■ WHAT TO DO: The entries contain pictures, which should not appear in the copy; everything else must be reproduced exactly.

■ PROVIDED DATA:
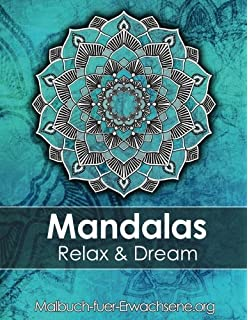Mandala Colouring Book For Adults Meditation Relaxation Stress Relief BONUS 60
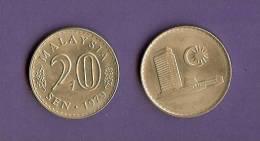 MALAYA 1967-1988 Coin 20 Sen KM4 - Malaysia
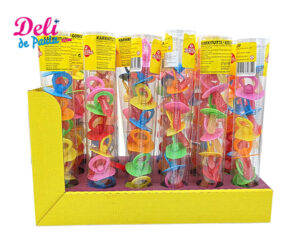 Candy pacifiers - Deli de Paula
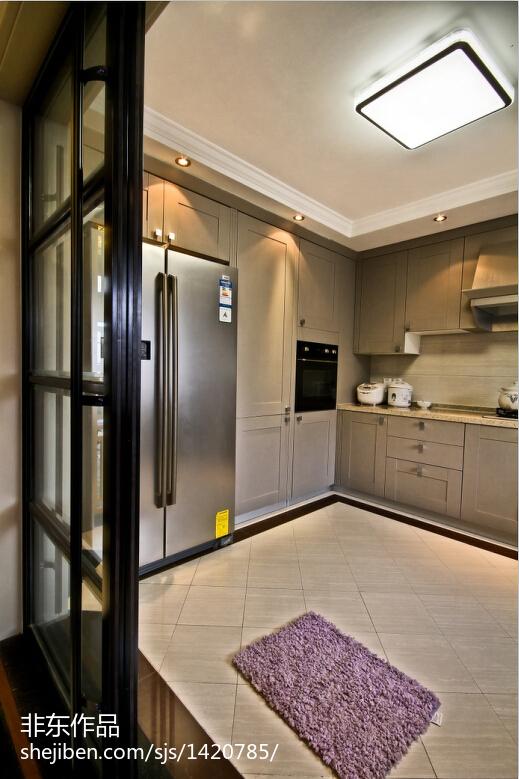 新中式风格厨房吊顶装修效果图大全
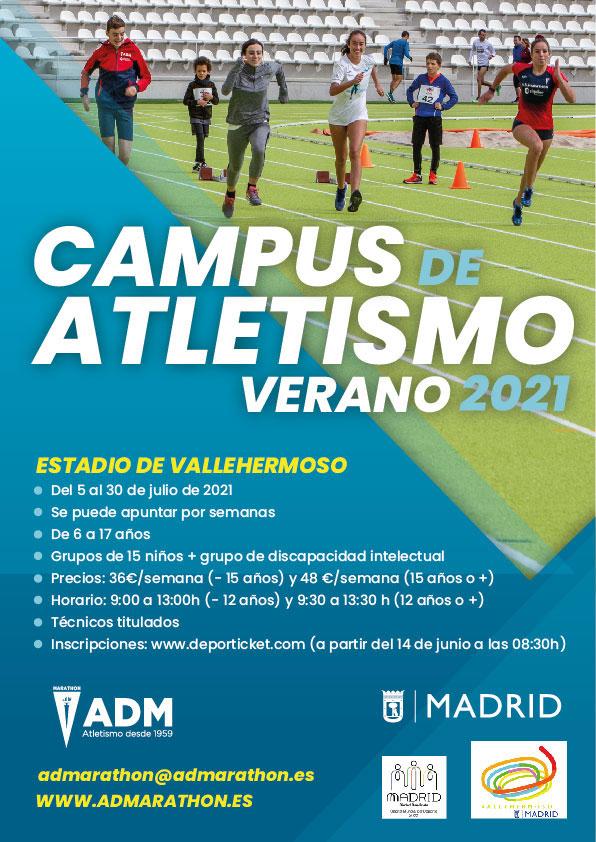 Campus Verano Vallehermoso 2021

■ EXERCISE RESPONSE:
Mandala Colouring Book For Adults Meditation Relaxation Stress Relief BONUS 60
 MALAYA 1967-1988 Coin 20 Sen KM4 - Malaysia
 Candy pacifiers - Deli de Paula
 新中式风格厨房吊顶装修效果图大全
 Campus Verano Vallehermoso 2021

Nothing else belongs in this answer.